Batifole Gourmand - 10 Reasons This French Restaurant is a Must
While Batifole Gourmand may not be new, there are many reasons to dine at the charming eatery in Chinatown East.
Here’s ten, for starters:
1. Made from scratch
Pascal Geffroy has been at the stove since the tender age of 14. The French chef has won many prestigious awards throughout his career (Award des Chevalier de l'Olivier in 1999, Award des Chevalier of Truffle and Gastronomie in 2000), and worked alongside great chefs including Didier Leroy and Paul Bocuse.
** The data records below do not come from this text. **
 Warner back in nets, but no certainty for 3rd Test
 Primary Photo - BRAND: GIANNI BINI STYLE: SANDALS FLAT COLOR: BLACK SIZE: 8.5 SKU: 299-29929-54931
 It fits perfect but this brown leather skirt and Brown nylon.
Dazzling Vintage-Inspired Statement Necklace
He insists on shopping daily for many of his ingredients. By overseeing the quality of ingredients himself, he’s able to add fresh, seasonal items to the menu.
Everything is made from scratch, including all breads, ice creams, pates, sauces, and desserts. And salmon is smoked in-house. After a 24-hour salt cure, the brightly coloured fish is transferred to water for one hour, dried, then covered with herbs, sesame seeds, and olive oil. Cold smoked for three to three-and-a-half hours results in an infused smokiness that doesn’t distract from the immense freshness.
2. The real deal
Chef Geoffroy does things the classic French way. Authentically. There are no shortcuts here.
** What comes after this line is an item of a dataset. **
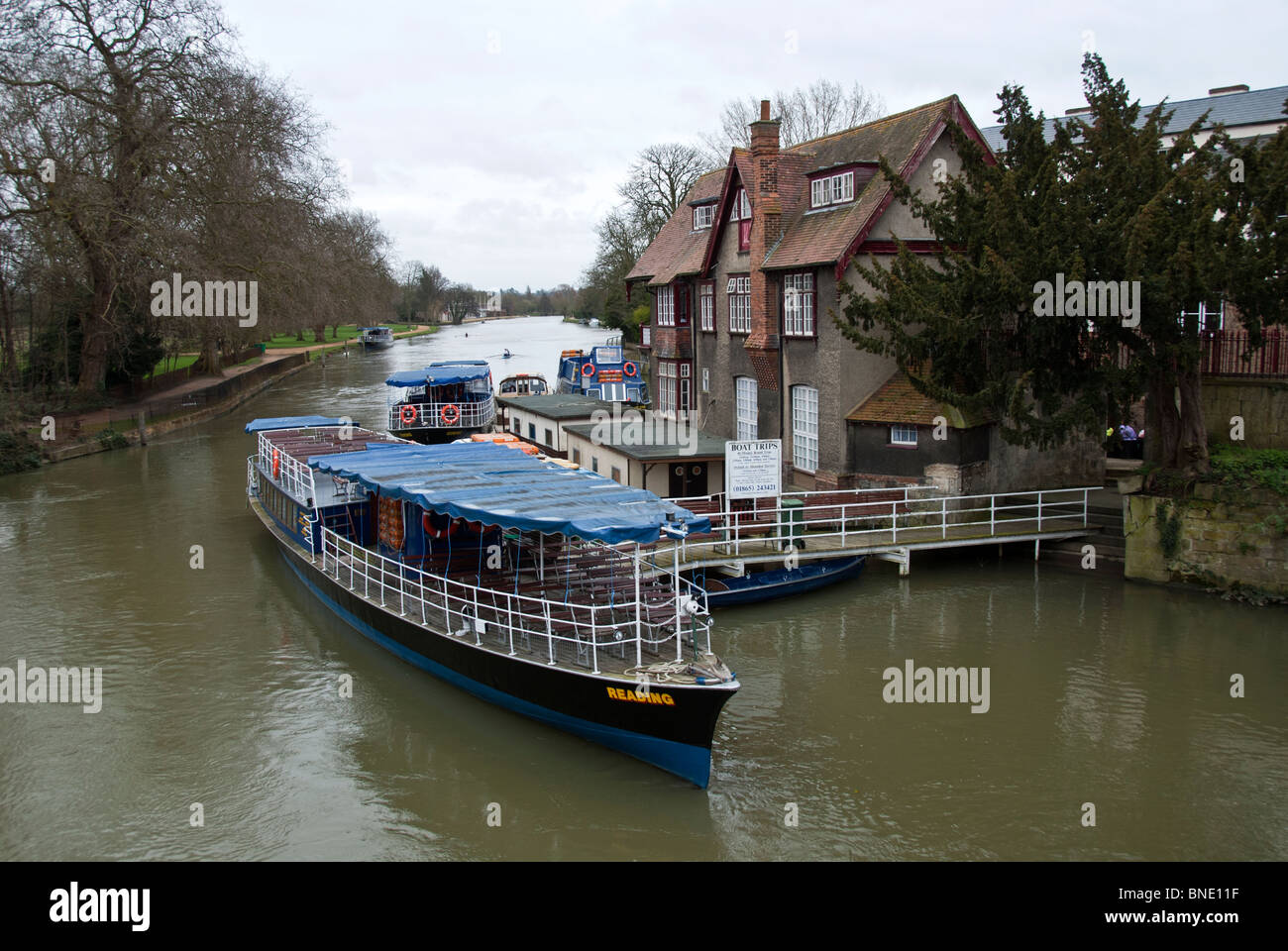 BOAT ON THE OXFORD CANAL - Stock Image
That means that the French onion soup that’s launching on the menu shortly won’t take a simple afternoon of prep, but days.
The chicken consommé alone is cooked for three days straight before combining with soft caramelized onions for a rich velvety antidote to this never-ending winter.
3. Travel without packing a single bag
Despite being nestled in bustling Chinatown East, Batifole transports you to the French countryside.
Enjoy Parisian tunes emitted softly from speakers in a warm, rustic dining room. Servers with thick accents take your order while you peruse the wine list featuring exclusively French bottles and pours.
Though not commonly used in this part of the world, Geoffroy says Batifole is bistronomie – think: bistro meets gastronomy.
A hybrid of casual bistro and fine dining, the term boasts the execution and presentation of haute cuisine, with more approachable items and prices.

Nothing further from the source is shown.